* **EXTRACT**:
===

Rainy Day Fund

Rainy day fund summary:

  • A rainy day fund is a pool of money you set aside for financial emergencies. 

  • Rainy day funds could help you handle unexpected expenses or navigate a temporary financial hardship.

  • A high-yield savings account can be a safe, secure place to keep your rainy day fund. 

Rainy day fund definition and meaning

A rainy day fund is money you set aside in case of an emergency. For example, if you get a nail in your tire that isn't fixable or your dog needs an unplanned trip to the vet, you could use your rainy day money to pay for it. 

Rainy day funds are meant to cover expenses that aren't part of your regular budget. They could also help you get through a short-term financial hardship. If you lose your job, for instance, you could rely on your rainy day savings to cover the bills until you find work. 

Key concept: Money you save for financial emergencies.

More on rainy day fund

Life has its ups and downs, and it's comforting to have a rainy day fund to fall back on when an emergency comes along. This is money you set aside for the unexpected. 

An emergency fund gives you peace of mind. When you have a financial hiccup, big or small, your rainy day money is there to get you through it. You don't need to use a credit card or a loan to pay—you've got savings on standby. 

How much should you save for a rainy day fund? And what counts as a true emergency? Let's dig into the details. 

Rainy day fund: a comprehensive breakdown

A rainy day fund or emergency fund is money that you use to cover unplanned expenses or unexpected situations. It's separate from the money you save for specific goals, like retirement or college tuition.

===

* **THE DATA**:
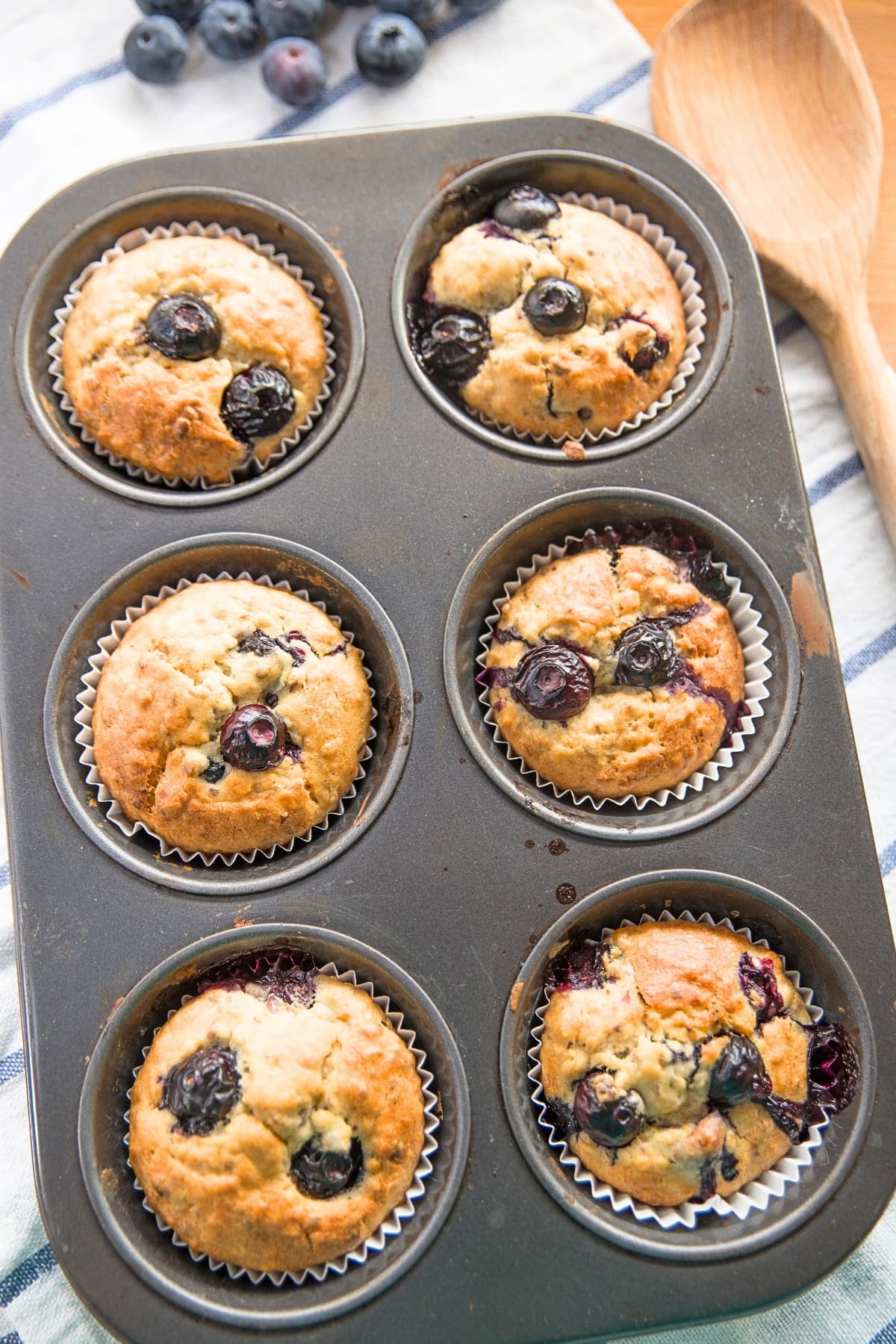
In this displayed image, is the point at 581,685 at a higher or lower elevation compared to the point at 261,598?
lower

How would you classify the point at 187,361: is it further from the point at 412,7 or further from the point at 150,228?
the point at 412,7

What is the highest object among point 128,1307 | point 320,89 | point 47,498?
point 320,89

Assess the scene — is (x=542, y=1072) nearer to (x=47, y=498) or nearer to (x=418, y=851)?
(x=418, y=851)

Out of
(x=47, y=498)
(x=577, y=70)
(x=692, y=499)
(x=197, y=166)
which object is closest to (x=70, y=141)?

===

* **EXERCISE**: Summarize the rainy day fund text in two sentences.

* **WRITTEN RESPONSE**: A rainy day fund is money set aside for financial emergencies, such as unplanned expenses outside your regular budget or a short-term hardship like losing your job, and it is separate from savings for goals like retirement or college tuition. It can be kept in a high-yield savings account, and having it means you don't need a credit card or loan to pay when an emergency comes along.